Uncertainty quantification is achieved by tracking the sequence of parameter increments w_t. An exponentially weighted moving average and covariance of the normalized increments are maintained, with a forgetting factor α controlling the trade‑off between responsiveness and noise attenuation. After rescaling, the covariance Σ_{π,t} ≈ L Σ_w,t (with L ≈ 2/α – 1) provides calibrated confidence intervals for each estimated parameter. These covariances are propagated to torque predictions (Σ_{τ,t} ≈ Y_t Σ_{π,t} Y_t^T) and, via linearization, to acceleration predictions in forward dynamics, yielding predictive uncertainty bands that can be used for robust control or digital‑twin simulation.

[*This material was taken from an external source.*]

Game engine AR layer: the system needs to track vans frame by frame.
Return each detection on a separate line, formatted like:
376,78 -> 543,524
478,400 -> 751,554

Experimental validation is performed in a 50 m² test pool using a BlueROV2 Heavy (6‑DOF) equipped with a depth/pressure sensor, Doppler velocity log (DVL), and IMU, coupled to a Reach Alpha 5 4‑DOF manipulator. The sensor suite provides depth, orientation, body‑fixed velocities, joint angles, and joint velocities; accelerations are estimated online and filtered before feeding the MHE. The on‑board computer (Intel Core Ultra 9 275HX, 64 GB DDR5) runs the estimator at a median solver time of 0.023 s per update, comfortably supporting control loops above 40 Hz.

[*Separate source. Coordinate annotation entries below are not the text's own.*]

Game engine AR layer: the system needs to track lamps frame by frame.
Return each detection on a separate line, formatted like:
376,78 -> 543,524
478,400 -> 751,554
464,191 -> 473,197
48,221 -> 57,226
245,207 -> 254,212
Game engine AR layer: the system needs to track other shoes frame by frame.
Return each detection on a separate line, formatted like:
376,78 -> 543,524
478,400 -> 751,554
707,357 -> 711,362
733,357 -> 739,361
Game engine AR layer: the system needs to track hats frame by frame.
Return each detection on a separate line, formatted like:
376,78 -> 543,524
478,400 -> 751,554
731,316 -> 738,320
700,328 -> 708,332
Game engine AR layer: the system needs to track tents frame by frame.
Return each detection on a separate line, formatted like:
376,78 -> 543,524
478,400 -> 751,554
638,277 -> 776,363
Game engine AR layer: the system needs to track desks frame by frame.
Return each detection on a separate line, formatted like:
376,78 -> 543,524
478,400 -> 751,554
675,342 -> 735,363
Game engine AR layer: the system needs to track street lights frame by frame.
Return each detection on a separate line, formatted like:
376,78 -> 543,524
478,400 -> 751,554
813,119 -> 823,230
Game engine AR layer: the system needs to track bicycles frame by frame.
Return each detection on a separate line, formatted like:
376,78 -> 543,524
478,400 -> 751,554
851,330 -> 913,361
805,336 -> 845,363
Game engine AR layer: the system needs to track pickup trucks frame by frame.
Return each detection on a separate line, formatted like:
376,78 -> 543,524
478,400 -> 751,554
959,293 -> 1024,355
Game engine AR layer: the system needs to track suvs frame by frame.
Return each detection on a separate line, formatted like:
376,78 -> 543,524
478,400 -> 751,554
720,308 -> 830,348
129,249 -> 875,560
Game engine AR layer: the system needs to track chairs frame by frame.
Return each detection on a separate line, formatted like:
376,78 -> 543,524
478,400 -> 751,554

Results show rapid convergence of the parameter estimates within 5–10 seconds of excitation. Manipulator torque predictions achieve coefficients of determination R² between 0.88 and 0.98 with slopes near unity, indicating high fidelity. Vehicle surge force, heave force, and roll moment are also reproduced accurately despite stronger coupling and measurement noise. Compared to a fixed‑parameter baseline, the adaptive model consistently reduces mean absolute error (MAE) and root‑mean‑square error (RMSE) across all degrees of freedom. The calibrated confidence intervals exhibit near‑100 % coverage, confirming that the uncertainty estimates are well‑calibrated.

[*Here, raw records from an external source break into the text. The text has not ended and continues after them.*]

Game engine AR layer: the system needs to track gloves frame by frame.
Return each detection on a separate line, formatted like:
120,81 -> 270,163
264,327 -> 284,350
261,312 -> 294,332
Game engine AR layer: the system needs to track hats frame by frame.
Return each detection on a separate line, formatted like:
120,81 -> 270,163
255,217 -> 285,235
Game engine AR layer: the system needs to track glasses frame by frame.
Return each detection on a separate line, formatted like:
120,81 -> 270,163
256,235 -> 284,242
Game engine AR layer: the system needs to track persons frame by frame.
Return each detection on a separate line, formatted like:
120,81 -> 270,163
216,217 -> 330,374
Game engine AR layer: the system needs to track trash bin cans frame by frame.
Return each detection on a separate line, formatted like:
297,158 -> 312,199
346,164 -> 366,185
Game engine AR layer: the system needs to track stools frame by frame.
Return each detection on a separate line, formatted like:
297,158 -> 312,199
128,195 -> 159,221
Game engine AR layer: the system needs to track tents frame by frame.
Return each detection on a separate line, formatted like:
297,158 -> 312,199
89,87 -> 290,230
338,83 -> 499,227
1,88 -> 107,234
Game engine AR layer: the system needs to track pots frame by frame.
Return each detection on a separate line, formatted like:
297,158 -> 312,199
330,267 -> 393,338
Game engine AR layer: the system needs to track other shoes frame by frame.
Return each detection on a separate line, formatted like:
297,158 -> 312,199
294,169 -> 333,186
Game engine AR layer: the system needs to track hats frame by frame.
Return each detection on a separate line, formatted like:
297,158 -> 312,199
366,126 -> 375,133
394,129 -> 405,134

The contributions of the work are fourfold: (1) a unified linear regressor framework for coupled UVMS dynamics; (2) an online MHE algorithm that enforces convex physical constraints, guaranteeing realizable parameter values; (3) a principled uncertainty quantification method based on parameter increments; and (4) extensive real‑world experiments demonstrating improved model fidelity, rapid online adaptation, and feasible computational load. The authors suggest future extensions such as longer horizons, nonlinear constraint handling (e.g., flow‑dependent drag), multi‑robot cooperation, and integration of the adaptive model into feed‑forward control or high‑fidelity digital twins.